• [Requirements]:
Return each line in the data below that contains the word "blurred".

• [Input]:

-- BEGIN --

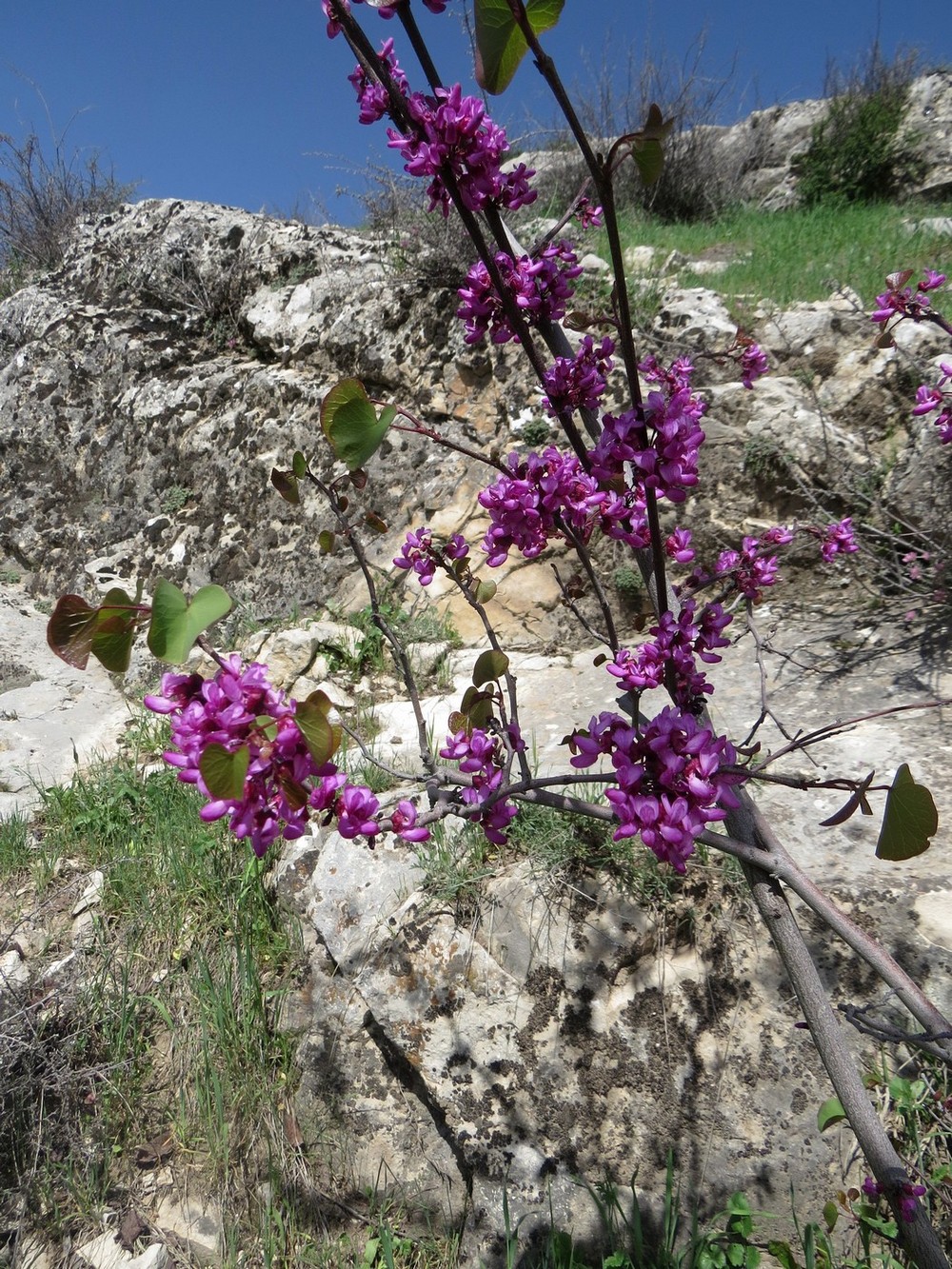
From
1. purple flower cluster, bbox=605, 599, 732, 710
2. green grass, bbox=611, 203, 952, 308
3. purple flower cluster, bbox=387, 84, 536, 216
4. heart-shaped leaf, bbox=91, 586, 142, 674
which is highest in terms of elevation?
green grass, bbox=611, 203, 952, 308

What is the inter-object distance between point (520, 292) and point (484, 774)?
67cm

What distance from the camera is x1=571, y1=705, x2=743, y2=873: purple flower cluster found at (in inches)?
30.9

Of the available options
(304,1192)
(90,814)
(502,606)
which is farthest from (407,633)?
(304,1192)

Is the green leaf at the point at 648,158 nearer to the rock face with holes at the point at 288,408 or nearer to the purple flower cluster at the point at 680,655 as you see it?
the purple flower cluster at the point at 680,655

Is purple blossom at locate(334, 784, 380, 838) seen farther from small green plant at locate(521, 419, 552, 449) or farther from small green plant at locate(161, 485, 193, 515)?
small green plant at locate(161, 485, 193, 515)

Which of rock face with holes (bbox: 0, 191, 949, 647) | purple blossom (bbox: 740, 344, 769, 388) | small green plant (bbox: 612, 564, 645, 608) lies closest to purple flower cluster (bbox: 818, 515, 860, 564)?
purple blossom (bbox: 740, 344, 769, 388)

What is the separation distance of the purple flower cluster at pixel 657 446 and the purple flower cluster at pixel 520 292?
0.27 meters

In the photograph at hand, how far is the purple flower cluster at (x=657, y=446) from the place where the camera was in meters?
0.80

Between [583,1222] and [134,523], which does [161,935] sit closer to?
[583,1222]

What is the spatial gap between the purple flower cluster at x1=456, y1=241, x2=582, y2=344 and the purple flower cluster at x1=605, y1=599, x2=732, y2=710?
45 cm

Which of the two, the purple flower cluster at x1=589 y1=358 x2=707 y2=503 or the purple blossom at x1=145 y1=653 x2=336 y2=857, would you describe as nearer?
the purple blossom at x1=145 y1=653 x2=336 y2=857

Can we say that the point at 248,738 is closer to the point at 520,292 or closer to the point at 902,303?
the point at 520,292

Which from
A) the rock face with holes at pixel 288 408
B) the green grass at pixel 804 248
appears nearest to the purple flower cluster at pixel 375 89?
the rock face with holes at pixel 288 408

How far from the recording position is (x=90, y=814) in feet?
8.80
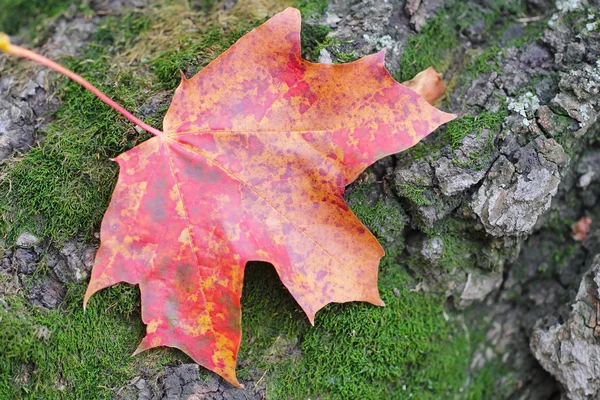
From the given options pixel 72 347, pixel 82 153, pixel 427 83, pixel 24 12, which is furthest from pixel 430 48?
pixel 24 12

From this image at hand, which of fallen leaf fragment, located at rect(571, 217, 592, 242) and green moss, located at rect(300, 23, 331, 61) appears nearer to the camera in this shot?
green moss, located at rect(300, 23, 331, 61)

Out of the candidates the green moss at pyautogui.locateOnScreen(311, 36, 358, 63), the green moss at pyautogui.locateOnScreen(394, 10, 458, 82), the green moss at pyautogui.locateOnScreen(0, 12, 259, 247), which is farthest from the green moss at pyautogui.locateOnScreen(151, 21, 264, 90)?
the green moss at pyautogui.locateOnScreen(394, 10, 458, 82)

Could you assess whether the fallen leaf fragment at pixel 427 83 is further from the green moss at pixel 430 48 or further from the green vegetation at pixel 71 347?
the green vegetation at pixel 71 347

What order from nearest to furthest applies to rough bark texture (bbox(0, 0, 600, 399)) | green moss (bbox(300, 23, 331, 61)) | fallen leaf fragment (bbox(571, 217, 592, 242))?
rough bark texture (bbox(0, 0, 600, 399))
green moss (bbox(300, 23, 331, 61))
fallen leaf fragment (bbox(571, 217, 592, 242))

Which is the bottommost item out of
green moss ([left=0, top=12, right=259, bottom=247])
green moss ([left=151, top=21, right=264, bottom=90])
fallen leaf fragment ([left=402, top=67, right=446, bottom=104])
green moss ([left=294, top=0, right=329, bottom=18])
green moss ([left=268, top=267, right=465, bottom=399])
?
green moss ([left=268, top=267, right=465, bottom=399])

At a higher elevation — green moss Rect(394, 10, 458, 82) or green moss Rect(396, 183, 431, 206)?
green moss Rect(394, 10, 458, 82)

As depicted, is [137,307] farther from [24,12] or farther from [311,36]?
[24,12]

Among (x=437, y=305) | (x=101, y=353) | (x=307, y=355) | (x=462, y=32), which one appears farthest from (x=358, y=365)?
(x=462, y=32)

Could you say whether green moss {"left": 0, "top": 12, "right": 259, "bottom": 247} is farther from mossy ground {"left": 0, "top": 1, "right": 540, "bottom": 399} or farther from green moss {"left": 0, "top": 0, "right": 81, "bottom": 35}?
green moss {"left": 0, "top": 0, "right": 81, "bottom": 35}
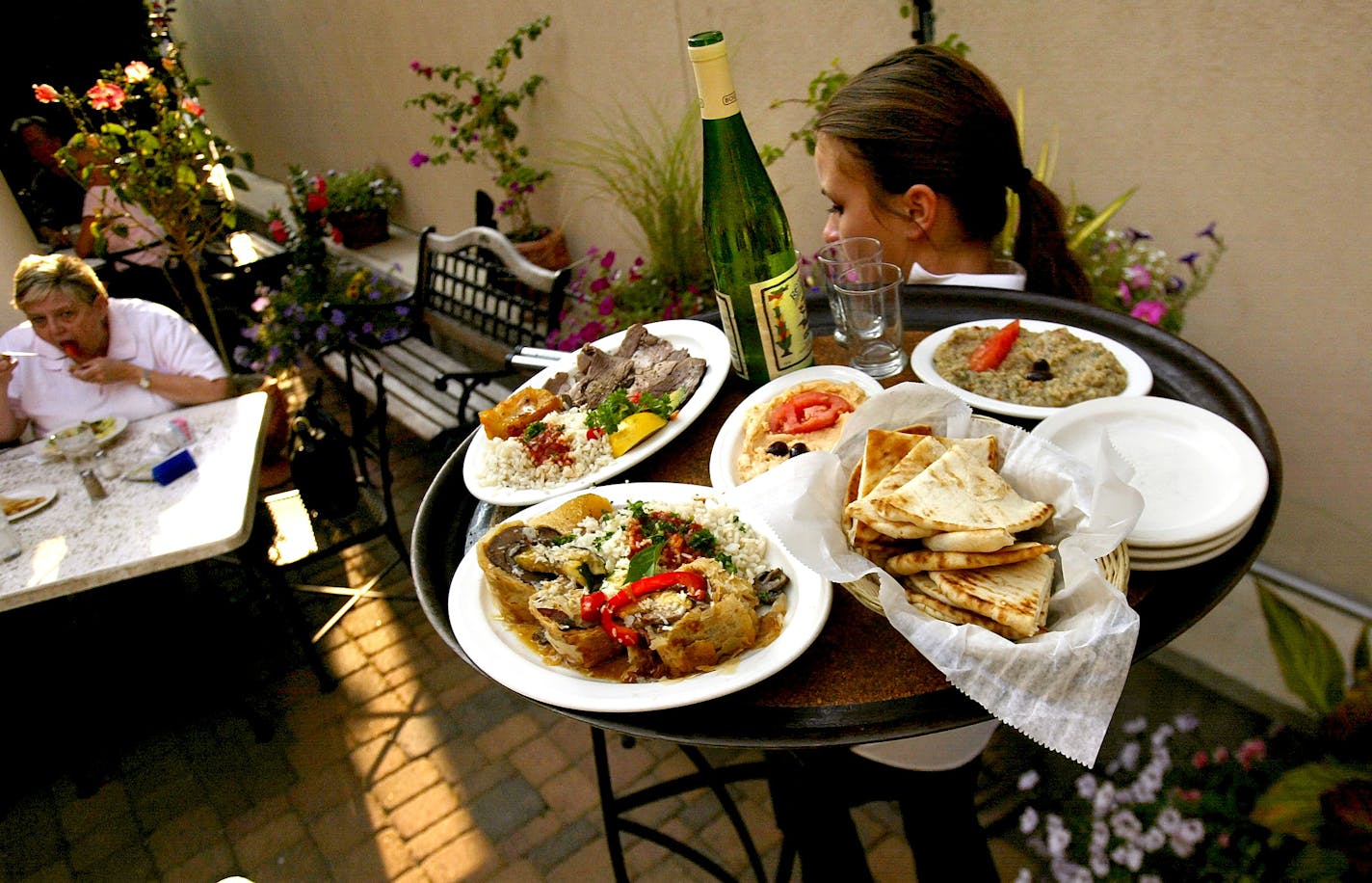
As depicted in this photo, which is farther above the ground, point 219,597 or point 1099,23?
point 1099,23

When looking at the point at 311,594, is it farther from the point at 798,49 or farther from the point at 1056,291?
the point at 1056,291

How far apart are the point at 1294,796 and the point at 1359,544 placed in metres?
0.86

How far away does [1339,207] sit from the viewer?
2.16m

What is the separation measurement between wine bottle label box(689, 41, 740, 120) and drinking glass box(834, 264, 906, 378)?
445 millimetres

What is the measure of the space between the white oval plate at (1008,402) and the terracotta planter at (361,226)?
657 cm

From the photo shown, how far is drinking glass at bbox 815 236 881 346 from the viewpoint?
183 centimetres

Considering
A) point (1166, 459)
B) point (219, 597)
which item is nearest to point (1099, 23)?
point (1166, 459)

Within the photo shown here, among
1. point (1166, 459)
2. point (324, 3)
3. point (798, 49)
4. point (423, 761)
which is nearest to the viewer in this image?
point (1166, 459)

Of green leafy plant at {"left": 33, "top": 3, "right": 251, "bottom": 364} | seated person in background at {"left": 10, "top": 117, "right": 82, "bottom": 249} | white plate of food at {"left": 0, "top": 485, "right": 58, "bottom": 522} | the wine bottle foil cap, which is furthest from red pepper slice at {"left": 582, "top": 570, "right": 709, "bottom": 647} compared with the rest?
seated person in background at {"left": 10, "top": 117, "right": 82, "bottom": 249}

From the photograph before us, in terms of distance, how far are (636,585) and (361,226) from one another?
7022 mm

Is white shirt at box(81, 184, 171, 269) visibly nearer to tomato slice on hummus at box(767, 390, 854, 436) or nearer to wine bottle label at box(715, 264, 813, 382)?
wine bottle label at box(715, 264, 813, 382)

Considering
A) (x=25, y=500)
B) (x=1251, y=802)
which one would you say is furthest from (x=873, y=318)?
(x=25, y=500)

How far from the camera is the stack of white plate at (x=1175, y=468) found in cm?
120

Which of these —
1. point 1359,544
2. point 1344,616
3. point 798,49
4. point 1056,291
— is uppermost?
point 798,49
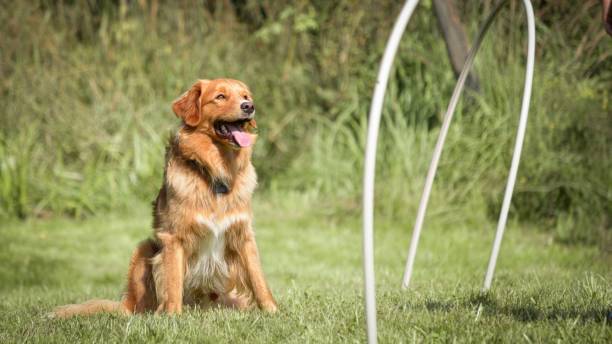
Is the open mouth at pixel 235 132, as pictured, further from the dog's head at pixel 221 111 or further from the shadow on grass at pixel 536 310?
the shadow on grass at pixel 536 310

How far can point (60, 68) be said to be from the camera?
9.72 meters

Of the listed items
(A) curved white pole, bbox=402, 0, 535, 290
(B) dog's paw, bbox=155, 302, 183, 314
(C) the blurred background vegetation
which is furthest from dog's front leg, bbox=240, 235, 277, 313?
(C) the blurred background vegetation

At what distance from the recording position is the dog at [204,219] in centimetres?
401

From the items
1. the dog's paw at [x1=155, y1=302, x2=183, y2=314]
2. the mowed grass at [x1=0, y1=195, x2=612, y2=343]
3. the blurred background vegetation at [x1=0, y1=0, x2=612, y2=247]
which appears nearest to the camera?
the mowed grass at [x1=0, y1=195, x2=612, y2=343]

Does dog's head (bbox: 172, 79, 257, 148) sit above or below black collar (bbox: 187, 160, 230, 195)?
above

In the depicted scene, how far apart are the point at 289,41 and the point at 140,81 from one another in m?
2.06

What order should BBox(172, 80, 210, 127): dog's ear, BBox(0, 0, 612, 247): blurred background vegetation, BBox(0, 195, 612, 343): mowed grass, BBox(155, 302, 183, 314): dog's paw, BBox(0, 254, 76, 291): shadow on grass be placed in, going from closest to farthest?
1. BBox(0, 195, 612, 343): mowed grass
2. BBox(155, 302, 183, 314): dog's paw
3. BBox(172, 80, 210, 127): dog's ear
4. BBox(0, 254, 76, 291): shadow on grass
5. BBox(0, 0, 612, 247): blurred background vegetation

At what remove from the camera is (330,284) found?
585 centimetres

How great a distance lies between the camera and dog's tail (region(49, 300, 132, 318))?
4129 mm

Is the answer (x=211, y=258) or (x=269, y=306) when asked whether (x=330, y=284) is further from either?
(x=211, y=258)

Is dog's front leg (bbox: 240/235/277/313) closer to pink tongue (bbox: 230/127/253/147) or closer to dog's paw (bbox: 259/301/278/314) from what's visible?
dog's paw (bbox: 259/301/278/314)

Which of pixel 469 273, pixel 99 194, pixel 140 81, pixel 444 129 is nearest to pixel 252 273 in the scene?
pixel 444 129

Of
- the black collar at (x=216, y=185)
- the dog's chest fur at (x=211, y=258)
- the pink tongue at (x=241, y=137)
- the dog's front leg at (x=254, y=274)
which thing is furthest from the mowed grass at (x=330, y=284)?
the pink tongue at (x=241, y=137)

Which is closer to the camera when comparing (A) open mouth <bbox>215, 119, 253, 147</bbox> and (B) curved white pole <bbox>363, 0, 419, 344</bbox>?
(B) curved white pole <bbox>363, 0, 419, 344</bbox>
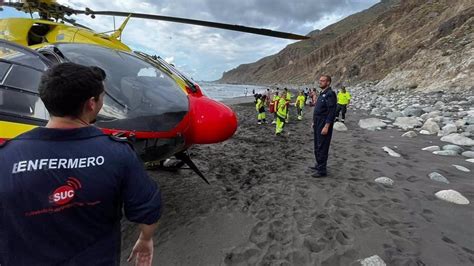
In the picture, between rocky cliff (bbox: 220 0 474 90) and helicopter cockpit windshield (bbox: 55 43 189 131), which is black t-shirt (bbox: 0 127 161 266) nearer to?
helicopter cockpit windshield (bbox: 55 43 189 131)

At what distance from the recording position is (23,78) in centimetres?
334

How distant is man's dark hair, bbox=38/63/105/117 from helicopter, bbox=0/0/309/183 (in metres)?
1.77

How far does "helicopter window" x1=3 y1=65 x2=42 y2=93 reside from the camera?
326 centimetres

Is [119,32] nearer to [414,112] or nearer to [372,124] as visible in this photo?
[372,124]

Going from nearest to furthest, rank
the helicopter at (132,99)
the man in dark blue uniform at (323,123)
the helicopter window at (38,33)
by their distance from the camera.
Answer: the helicopter at (132,99) < the helicopter window at (38,33) < the man in dark blue uniform at (323,123)

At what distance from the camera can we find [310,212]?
431 cm

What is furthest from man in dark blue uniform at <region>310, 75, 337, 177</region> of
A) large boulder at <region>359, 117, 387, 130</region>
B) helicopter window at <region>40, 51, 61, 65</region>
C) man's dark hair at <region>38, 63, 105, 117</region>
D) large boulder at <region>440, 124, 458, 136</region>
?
large boulder at <region>359, 117, 387, 130</region>

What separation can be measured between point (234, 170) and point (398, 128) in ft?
24.3

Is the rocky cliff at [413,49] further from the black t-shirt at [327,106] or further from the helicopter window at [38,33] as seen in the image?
the helicopter window at [38,33]

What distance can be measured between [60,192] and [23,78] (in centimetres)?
259

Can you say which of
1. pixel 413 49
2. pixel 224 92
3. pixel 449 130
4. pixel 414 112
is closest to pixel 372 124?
pixel 449 130

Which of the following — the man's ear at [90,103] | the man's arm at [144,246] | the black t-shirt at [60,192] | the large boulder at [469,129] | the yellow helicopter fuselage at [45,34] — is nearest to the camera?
the black t-shirt at [60,192]

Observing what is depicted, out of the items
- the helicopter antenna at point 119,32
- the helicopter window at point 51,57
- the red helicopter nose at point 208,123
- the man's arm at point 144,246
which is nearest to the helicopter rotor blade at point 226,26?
the helicopter antenna at point 119,32

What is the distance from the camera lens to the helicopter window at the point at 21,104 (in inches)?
121
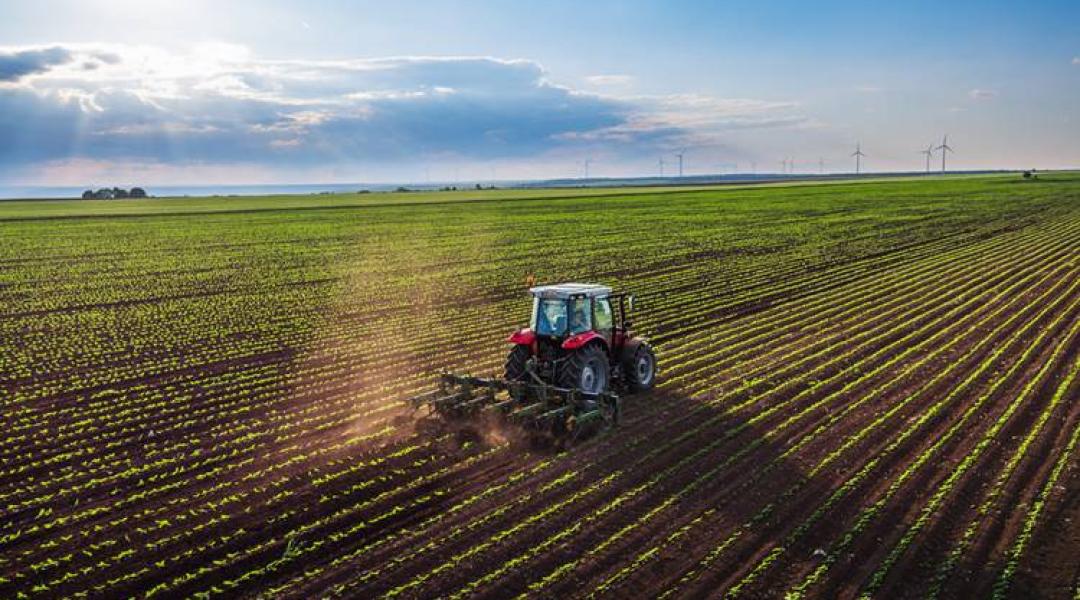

-- END --

• [Output]:
(C) the blurred background vegetation
(C) the blurred background vegetation
3. the blurred background vegetation at [x1=0, y1=0, x2=612, y2=247]
What order should BBox(172, 80, 210, 127): dog's ear, BBox(0, 0, 612, 247): blurred background vegetation, BBox(0, 195, 612, 343): mowed grass, BBox(155, 302, 183, 314): dog's paw, BBox(0, 254, 76, 291): shadow on grass be placed in, going from closest to farthest?
5. BBox(0, 0, 612, 247): blurred background vegetation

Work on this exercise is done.